The Big Move

Emptying the nest all the way out

When I cradled my newborn son, Zachary, in a daze in Beijing in 2008, the idea of him as a young man seemed as remote as the planet Neptune. Babies are all-consuming in their baby-ness and it’s hard to imagine someone as an adult when they’re the size of a pineapple, can’t hold their own head up and merrily shit themselves. There is so much growing-up to come! Jesus, when he’s eighteen I’ll be…well, best to not think about that.

A thing about time is that if you wait long enough, even the remotest of deadlines will eventually arrive. Zach turned eighteen in March, which makes me…well, still best to not think about that. He graduated from high school two weeks ago and I am all the things you’d expect: proud, a little sad, mystified at how the years of his childhood seem to have compressed into a heartbeat. Relieved that I don’t have to change diapers at 2AM anymore.

Despite mostly growing up in California, Zach is obligated to return to Singapore for 22 months of national service starting this August. When he was born, my wife and I didn’t know whether we would return to Singapore, where she is from, or to the US. We hedged our bets and got him both passports. The Singapore passport was hand-delivered to our apartment by two young embassy staffers along with a national service obligation and, to cushion the blow, a delightful gift basket. A reasonable trade, I thought, as I ate the butter cookies in the basket. Somebody had to eat them, and Zach didn’t have any teeth yet.

## REQUIRED TASKS:
**A)** According to the essay, how many months of national service must Zach complete in Singapore?
**B)** Return the portion of the essay from "Despite mostly growing" to "any teeth yet.", copied word for word.

## EXTRACTED INFORMATION:
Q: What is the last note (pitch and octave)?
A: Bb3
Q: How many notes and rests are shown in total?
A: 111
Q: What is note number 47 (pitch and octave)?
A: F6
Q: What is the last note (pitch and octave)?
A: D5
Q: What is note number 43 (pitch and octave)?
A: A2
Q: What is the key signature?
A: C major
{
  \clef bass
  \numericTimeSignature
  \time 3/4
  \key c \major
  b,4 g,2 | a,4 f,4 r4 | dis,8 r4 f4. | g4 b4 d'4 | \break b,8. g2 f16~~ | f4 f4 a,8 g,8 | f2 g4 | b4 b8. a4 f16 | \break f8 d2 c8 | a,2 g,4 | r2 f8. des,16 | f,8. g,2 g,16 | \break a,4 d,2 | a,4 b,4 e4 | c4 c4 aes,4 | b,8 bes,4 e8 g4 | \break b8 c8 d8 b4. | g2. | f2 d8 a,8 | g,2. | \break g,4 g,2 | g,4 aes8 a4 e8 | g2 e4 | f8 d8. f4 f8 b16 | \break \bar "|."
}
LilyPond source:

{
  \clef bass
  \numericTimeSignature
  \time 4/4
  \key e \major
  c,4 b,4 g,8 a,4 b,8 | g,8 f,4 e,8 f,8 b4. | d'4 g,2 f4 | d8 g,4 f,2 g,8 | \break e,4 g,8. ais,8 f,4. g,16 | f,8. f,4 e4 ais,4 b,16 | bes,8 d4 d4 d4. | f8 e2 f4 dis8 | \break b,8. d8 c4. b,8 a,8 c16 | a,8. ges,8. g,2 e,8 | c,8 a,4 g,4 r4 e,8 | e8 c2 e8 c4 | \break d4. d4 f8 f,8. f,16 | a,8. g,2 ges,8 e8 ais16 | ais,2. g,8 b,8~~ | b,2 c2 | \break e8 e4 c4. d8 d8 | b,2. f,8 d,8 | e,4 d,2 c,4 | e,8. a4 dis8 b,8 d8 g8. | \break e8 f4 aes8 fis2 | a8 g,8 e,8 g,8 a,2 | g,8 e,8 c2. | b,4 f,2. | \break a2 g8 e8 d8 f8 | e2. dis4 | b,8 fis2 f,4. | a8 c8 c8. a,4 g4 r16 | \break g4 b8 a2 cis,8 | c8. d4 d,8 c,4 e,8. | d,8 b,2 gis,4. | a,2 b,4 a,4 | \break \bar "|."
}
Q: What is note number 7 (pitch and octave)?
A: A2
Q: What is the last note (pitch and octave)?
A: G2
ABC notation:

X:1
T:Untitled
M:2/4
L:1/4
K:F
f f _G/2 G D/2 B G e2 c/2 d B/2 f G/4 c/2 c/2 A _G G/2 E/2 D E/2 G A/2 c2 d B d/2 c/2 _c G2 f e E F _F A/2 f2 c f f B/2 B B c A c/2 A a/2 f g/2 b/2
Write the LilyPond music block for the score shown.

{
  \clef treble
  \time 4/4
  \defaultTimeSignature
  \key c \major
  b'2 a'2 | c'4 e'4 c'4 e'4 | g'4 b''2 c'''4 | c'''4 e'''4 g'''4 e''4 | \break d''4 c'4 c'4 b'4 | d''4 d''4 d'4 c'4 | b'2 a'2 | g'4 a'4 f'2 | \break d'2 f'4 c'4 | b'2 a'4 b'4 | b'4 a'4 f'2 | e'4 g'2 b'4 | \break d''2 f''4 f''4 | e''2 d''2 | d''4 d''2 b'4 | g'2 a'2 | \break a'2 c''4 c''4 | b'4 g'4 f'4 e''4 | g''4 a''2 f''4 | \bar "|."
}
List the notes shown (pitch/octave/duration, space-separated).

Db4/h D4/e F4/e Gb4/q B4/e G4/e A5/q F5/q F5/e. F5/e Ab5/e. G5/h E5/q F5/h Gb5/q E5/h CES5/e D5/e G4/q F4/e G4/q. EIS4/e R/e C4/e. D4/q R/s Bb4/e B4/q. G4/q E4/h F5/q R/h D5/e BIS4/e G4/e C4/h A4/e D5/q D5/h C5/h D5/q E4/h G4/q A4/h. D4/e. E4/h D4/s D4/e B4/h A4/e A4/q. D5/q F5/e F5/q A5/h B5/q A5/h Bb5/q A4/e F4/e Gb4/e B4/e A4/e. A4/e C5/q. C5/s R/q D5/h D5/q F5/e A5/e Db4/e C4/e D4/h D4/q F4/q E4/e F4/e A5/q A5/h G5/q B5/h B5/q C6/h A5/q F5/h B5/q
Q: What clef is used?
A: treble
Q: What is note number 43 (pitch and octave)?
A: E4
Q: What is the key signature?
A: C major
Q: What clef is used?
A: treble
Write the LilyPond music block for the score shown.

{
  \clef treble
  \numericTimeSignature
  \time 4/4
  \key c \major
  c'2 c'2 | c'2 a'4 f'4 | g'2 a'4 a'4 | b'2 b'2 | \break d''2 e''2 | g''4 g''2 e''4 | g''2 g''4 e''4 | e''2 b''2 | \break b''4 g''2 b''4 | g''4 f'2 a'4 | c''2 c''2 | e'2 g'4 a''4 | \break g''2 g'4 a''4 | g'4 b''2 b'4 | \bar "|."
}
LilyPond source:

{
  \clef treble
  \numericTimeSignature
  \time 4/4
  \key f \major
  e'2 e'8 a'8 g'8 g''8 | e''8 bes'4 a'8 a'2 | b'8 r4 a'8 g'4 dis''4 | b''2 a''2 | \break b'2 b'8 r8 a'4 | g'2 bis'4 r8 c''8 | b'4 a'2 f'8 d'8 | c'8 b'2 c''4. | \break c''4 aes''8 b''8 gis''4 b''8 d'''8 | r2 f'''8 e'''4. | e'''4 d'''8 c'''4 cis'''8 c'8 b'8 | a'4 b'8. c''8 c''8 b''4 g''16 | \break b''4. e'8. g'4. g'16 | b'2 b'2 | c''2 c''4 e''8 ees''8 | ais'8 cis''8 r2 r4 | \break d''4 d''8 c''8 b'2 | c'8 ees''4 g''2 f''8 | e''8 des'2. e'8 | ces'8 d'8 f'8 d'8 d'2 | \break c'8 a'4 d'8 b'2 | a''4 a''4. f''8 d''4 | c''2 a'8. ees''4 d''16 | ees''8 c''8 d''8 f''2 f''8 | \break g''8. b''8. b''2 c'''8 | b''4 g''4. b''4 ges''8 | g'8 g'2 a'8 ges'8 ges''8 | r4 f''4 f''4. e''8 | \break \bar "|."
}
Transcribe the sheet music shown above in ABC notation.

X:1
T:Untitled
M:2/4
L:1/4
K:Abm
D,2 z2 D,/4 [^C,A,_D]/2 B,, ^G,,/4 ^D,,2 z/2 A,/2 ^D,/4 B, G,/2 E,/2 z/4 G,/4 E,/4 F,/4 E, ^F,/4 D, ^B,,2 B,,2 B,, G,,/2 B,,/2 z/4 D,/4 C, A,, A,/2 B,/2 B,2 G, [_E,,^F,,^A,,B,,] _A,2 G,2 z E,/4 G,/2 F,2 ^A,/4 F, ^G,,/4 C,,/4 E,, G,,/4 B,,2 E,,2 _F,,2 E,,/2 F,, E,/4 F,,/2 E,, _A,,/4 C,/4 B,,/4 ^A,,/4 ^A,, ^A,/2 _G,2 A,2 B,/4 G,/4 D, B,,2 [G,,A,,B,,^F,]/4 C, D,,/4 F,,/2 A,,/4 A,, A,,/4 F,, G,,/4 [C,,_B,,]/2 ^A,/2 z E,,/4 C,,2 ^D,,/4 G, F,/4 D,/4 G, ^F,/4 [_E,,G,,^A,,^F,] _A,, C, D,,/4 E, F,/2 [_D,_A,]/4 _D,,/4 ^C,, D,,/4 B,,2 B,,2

## REPLIES:
**A)** 22 months.

**B)**
Despite mostly growing up in California, Zach is obligated to return to Singapore for 22 months of national service starting this August. When he was born, my wife and I didn’t know whether we would return to Singapore, where she is from, or to the US. We hedged our bets and got him both passports. The Singapore passport was hand-delivered to our apartment by two young embassy staffers along with a national service obligation and, to cushion the blow, a delightful gift basket. A reasonable trade, I thought, as I ate the butter cookies in the basket. Somebody had to eat them, and Zach didn’t have any teeth yet.